**Tasks for this exercise:**
A – According to the Moravian Lives article, what did Michael McGuire help set up during his time as a guest researcher?
B – Name each future addition to the project that the Moravian Lives article says is planned.
C – Please carry on the Moravian Lives article from the point where it stops.

**Excerpt:**
Four questions for Michael McGuire, guest researcher at the Centre for Digital Humanities.

With a background in humanities, programming and social sciences, Michael McGuire has a broad competence. During the early summer, he was a guest researcher at the Centre for Digital Humanities, and assisted in setting up a new server for the research project Moravian Lives.

The Centre for Digital Humanities is currently serving as the central hub for the worldwide collaborative Moravian Lives Project.
“The project is getting its own dedicated server and this is an exciting upgrade that will allow the project to grow. In the future, we plan to extend the project to include data visualization, linguistic corpus searching, an upgraded more interactive map interface with multiple layers, and more” says Michael McGuire.

The main purpose of the Moravian Memoirs Project is to scan, transcribe, and make digitally available the many thousands of memoirs of the Moravians.
“Virtually all Moravians have written memoirs as it is considered a personal and religious obligation. The memoirs describe an individual’s personal life and relationship to God and the church, and these individual ‘inner journeys’ that are documented in memoirs become a fundamental part of the ‘inner church’ and the ‘universal history of the church’” says Michael McGuire.

**Dataset excerpt:**

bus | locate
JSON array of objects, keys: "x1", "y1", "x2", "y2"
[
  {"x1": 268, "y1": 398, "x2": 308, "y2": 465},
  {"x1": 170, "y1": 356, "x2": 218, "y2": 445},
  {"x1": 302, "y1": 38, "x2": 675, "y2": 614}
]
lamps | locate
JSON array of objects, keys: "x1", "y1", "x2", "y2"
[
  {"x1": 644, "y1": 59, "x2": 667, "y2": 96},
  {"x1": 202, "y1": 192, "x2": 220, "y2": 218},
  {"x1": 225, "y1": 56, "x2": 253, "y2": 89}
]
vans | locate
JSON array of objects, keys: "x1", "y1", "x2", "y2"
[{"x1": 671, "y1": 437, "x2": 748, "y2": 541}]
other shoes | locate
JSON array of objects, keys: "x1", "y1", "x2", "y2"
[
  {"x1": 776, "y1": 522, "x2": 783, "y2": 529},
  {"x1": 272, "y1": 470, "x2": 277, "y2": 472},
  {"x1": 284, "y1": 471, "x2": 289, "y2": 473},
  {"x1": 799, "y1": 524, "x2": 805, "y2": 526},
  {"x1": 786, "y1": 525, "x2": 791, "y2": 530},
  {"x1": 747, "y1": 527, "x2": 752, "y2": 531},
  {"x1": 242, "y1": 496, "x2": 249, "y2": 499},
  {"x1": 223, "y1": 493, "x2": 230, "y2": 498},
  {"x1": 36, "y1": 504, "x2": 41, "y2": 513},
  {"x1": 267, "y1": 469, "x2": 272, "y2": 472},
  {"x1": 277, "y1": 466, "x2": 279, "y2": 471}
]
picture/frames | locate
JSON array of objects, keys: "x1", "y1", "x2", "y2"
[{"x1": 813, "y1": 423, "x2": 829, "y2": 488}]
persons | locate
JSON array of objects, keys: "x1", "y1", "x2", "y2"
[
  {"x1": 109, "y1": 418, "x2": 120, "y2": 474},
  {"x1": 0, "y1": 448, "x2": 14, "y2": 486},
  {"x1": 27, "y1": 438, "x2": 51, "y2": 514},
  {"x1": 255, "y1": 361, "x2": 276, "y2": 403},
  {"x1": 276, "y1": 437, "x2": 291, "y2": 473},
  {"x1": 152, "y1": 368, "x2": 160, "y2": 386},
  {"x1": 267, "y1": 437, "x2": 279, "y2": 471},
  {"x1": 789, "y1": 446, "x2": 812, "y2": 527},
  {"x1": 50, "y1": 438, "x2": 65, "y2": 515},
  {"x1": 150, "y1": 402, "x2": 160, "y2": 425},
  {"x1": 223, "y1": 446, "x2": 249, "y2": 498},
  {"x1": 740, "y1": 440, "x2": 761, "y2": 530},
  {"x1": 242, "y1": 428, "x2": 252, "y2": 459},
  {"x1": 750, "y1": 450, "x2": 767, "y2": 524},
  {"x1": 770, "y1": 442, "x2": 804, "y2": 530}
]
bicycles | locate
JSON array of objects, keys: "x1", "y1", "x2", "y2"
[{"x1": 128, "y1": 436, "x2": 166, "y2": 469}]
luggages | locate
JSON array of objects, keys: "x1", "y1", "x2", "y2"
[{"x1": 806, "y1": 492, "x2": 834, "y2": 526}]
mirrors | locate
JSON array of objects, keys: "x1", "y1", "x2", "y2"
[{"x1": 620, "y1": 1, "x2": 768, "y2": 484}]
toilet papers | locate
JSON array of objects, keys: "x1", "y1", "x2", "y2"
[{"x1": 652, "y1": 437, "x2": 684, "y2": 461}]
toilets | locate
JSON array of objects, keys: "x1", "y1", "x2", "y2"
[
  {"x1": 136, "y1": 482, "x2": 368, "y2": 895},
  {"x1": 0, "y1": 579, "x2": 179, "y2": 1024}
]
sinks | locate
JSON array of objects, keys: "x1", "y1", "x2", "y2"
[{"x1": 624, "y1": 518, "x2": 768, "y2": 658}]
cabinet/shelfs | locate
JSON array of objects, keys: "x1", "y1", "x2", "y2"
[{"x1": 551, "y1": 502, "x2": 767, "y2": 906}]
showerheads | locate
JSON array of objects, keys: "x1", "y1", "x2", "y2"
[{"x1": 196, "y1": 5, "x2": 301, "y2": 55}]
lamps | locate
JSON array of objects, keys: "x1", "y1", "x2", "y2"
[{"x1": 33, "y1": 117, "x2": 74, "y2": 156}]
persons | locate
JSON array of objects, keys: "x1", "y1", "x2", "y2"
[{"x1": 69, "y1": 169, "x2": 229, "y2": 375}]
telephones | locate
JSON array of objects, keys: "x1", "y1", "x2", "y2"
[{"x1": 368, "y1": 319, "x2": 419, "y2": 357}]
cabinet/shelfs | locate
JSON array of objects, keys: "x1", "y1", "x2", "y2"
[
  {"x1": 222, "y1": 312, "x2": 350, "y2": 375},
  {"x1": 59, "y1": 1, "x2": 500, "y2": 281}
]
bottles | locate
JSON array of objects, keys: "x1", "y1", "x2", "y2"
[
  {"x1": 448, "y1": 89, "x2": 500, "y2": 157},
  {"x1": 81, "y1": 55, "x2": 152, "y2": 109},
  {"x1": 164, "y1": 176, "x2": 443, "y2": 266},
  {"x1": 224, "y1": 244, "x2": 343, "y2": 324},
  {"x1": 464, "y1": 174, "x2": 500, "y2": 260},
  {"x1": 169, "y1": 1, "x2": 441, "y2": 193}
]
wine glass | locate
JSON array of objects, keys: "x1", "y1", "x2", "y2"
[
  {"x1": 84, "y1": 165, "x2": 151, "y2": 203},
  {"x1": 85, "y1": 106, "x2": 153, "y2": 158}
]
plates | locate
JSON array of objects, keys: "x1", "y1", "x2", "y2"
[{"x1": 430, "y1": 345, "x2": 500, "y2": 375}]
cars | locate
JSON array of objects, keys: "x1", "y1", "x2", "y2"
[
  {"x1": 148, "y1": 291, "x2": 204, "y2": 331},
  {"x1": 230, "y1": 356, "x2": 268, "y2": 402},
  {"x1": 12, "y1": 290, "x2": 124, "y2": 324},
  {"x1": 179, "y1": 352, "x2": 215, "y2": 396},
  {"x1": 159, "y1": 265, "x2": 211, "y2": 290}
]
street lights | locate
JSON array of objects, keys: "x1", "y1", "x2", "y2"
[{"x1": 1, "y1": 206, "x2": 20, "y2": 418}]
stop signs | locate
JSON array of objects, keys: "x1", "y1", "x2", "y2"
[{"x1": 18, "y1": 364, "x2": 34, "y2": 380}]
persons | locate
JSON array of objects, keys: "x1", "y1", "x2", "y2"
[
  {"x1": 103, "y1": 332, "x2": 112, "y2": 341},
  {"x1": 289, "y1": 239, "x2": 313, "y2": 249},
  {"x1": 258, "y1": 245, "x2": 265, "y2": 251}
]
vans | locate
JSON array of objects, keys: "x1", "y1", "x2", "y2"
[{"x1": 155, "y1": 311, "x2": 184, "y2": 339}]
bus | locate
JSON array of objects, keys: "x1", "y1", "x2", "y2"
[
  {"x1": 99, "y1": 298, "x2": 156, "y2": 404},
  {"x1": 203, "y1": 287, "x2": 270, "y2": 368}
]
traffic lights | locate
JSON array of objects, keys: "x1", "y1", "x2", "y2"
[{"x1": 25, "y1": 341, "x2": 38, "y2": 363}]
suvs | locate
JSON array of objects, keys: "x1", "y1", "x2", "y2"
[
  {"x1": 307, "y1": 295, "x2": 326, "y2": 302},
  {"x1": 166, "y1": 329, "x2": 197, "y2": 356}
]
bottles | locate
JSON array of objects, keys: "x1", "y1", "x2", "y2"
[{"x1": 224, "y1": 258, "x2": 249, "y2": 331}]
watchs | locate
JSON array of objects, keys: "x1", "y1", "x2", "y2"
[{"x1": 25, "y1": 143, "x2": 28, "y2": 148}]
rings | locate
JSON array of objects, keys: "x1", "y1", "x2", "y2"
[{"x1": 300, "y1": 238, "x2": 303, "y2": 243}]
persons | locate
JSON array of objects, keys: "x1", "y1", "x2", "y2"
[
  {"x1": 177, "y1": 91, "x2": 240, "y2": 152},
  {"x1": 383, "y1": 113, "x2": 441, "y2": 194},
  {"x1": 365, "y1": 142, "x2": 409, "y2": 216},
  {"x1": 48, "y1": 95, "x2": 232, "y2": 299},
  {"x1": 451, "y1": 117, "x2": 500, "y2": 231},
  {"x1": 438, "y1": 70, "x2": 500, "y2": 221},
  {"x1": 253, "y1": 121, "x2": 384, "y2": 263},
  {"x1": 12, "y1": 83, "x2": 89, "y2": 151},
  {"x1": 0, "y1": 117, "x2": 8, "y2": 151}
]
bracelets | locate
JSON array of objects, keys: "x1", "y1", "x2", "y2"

**Results of the exercise:**
A – He helped set up a new server for the research project Moravian Lives.

B –
- Data visualization
- Linguistic corpus searching
- An upgraded, more interactive map interface with multiple layers

C –
Memoirs were written with equal frequency by both men and women and by people from all classes and races who belonged to the church.
“The memoirs provide a unique opportunity to study history from a perspective not usually seen. Researchers in many different disciplines will benefit from this material including linguistics, history, literature, religion, gender studies, and anthropology” says Michael McGuire.

He has also done work on the Selma Lagerlöf project that deals with a collection of personal letters written to Selma Lagerlöf from people all over Sweden and all over the world. When McGuire was in Sweden in the fall of 2017, he created a database out of information associated with scanned images of the personal letters.
“At some future point, we are hoping to further develop this project and make the metadata (author, location, date, subject matter, etc.) information publicly searchable and where possible, also allow people to read the letters” he says.

Michael McGuire first became interested in digital humanities when he attended the BUCLD Conference in 2015. He was intrigued by the enormous potential of DH for humanities resources and also the computational challenges involved.
“Digital humanities seems to be a great fit for my skill set since I have a previous background humanities, social sciences, and computer programming.”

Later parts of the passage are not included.